● Assignment
Copy each line below in which the word "structure" occurs.

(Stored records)
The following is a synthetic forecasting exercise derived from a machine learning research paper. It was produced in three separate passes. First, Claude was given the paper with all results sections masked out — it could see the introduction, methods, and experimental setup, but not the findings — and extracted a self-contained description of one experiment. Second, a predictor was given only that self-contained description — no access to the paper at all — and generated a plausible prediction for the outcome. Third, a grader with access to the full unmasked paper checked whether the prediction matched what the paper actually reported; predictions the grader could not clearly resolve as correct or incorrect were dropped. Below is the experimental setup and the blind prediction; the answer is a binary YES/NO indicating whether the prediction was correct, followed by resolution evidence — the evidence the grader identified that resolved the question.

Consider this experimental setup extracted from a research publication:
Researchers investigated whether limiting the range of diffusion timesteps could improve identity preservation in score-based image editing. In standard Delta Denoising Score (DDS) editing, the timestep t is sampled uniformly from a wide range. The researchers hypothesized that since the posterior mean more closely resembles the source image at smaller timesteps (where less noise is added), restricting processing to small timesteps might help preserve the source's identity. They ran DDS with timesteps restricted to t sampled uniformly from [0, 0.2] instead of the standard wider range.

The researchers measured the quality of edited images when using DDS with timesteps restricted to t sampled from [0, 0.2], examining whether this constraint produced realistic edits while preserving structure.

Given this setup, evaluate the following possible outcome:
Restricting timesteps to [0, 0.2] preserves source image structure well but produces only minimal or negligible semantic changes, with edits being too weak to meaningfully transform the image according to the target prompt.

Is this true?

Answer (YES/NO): NO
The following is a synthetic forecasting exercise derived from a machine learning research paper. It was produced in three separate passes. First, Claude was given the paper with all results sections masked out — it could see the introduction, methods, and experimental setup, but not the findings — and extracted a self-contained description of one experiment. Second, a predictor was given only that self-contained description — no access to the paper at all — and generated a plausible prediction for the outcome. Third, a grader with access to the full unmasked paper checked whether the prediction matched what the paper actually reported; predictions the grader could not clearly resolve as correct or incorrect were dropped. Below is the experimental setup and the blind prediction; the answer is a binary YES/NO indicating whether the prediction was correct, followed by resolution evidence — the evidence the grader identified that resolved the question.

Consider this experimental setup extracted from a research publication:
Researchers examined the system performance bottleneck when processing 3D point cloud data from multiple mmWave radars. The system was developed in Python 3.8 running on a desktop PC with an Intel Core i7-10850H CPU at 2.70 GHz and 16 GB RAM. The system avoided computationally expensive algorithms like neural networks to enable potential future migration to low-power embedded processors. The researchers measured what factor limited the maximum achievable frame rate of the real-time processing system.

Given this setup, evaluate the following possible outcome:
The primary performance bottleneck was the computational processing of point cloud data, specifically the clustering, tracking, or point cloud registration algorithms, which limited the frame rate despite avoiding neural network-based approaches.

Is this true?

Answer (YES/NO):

● Exercise solution
The researchers measured the quality of edited images when using DDS with timesteps restricted to t sampled from [0, 0.2], examining whether this constraint produced realistic edits while preserving structure.
Restricting timesteps to [0, 0.2] preserves source image structure well but produces only minimal or negligible semantic changes, with edits being too weak to meaningfully transform the image according to the target prompt.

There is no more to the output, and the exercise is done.